Десять лет у меня не было отца. Может быть, его и дальше не будет. Всё зависит от того, кто и что ждёт меня за дверью, обитой вишнёвым дерматином. В новом девятиэтажном доме, в зелёном городке неподалёку от нашего. Адрес я взяла у мамы — ни разу она не ответила на его письма, лишь отбивала дежурную телеграмму: «Алименты получены». Внизу, на лавочке под цветущей липой, остался взволнованный до испарины Игорь Патрикеев. Я отдала ему ветровку, прикрывавшую голубое платье — ве­терок зябкий. В куртке нельзя идти к заветной двери, надо в небесном крепдешиновом облачке. В нём я по­хожа на маму, а мне так хочется по­мочь ему, подсказать. Сейчас я позво­ню в дверь с бронзовыми цифрами номера, и мне откроют… Если откроет женщина, похожая на доктора Любу, я скажу, что ошиблась, уйду и «больше никогда». Если он, не уйду.

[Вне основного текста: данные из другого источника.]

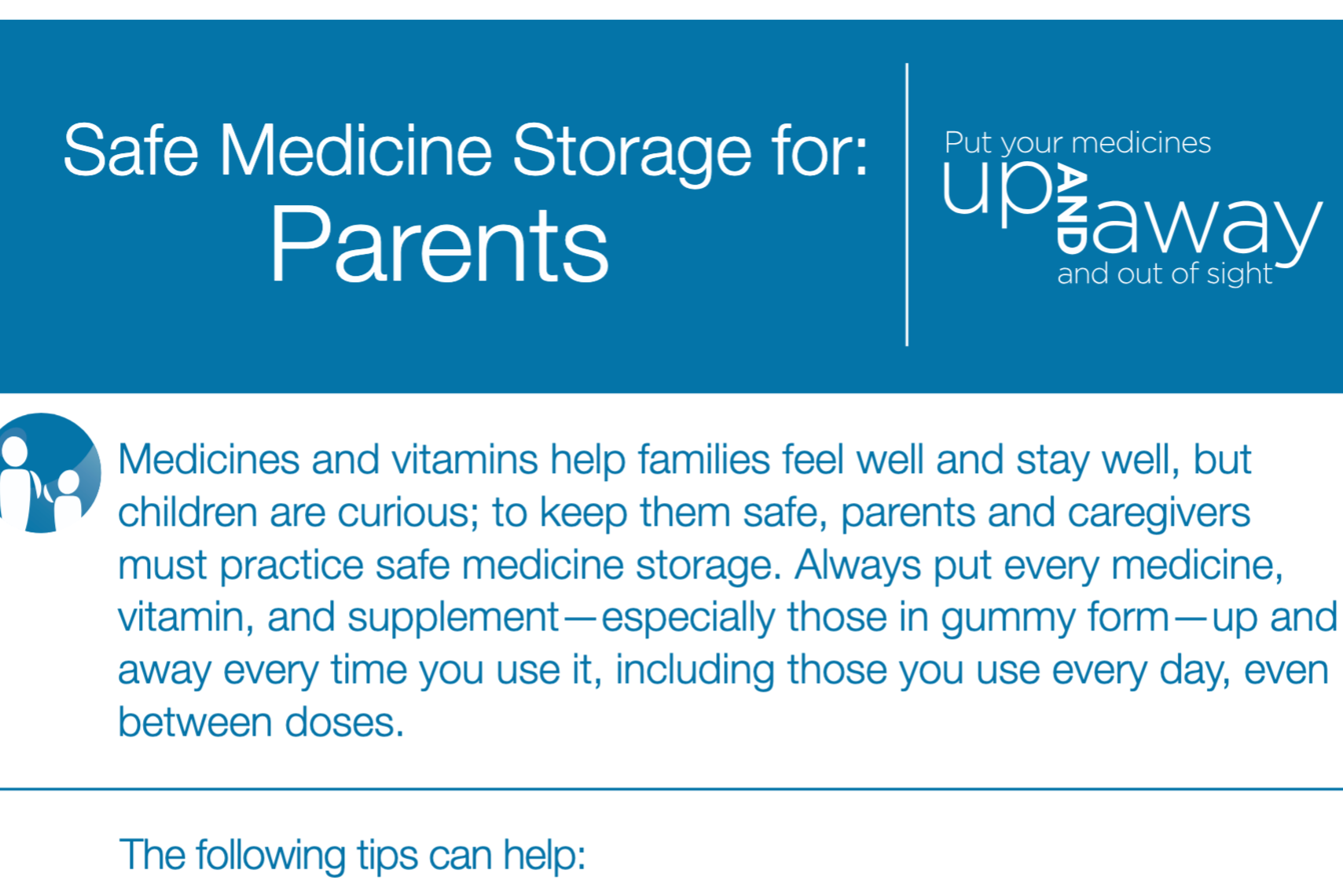 Safe Medicine Storage for:
Parents

Put your medicines
up AND away
and out of sight

Medicines and vitamins help families feel well and stay well, but children are curious; to keep them safe, parents and caregivers must practice safe medicine storage. Always put every medicine, vitamin, and supplement—especially those in gummy form—up and away every time you use it, including those you use every day, even between doses.

The following tips can help: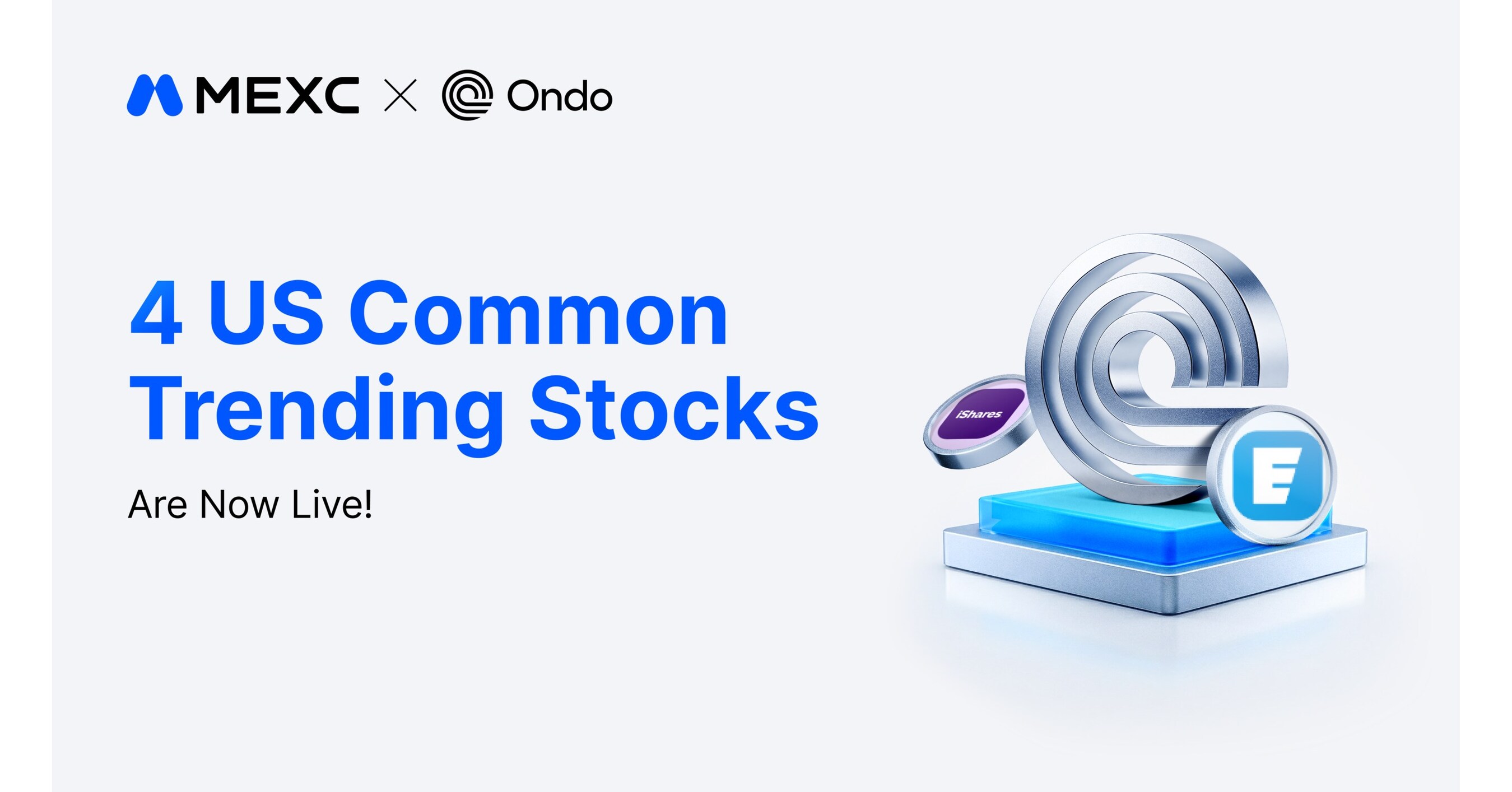 MEXC × Ondo

4 US Common Trending Stocks

Are Now Live!

iShares

E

А если он сразу узнает меня… Нет, лучше не думать, лучше не мечтать.

…На пороге стоял высокий худощавый мужчина. Секунду он смотрел, шаг­нул вперёд и обнял:
— Алёнушка моя!
Ещё через секунду схватил за руки и потянул внутрь, в квартиру, где меня чуть не сбил с ног дурашливый шоколадный пёс с неугомонным хвостом. И нигде не было женщины, похожей на доктора Любу — ни фотографий, ни-че-го. Может, её вообще никогда не было?
Через пять секунд у меня был отец. Он несся вниз по лестнице в надежде, что у подъезда осталась наконец-то простившая его мама…
У меня был отец, был улыбчивый пёс, был Игорь. Когда вернётся отец, я навсегда вручу ему маму, а он мне… Я согласна на жёлтый чемодан «под крокодила».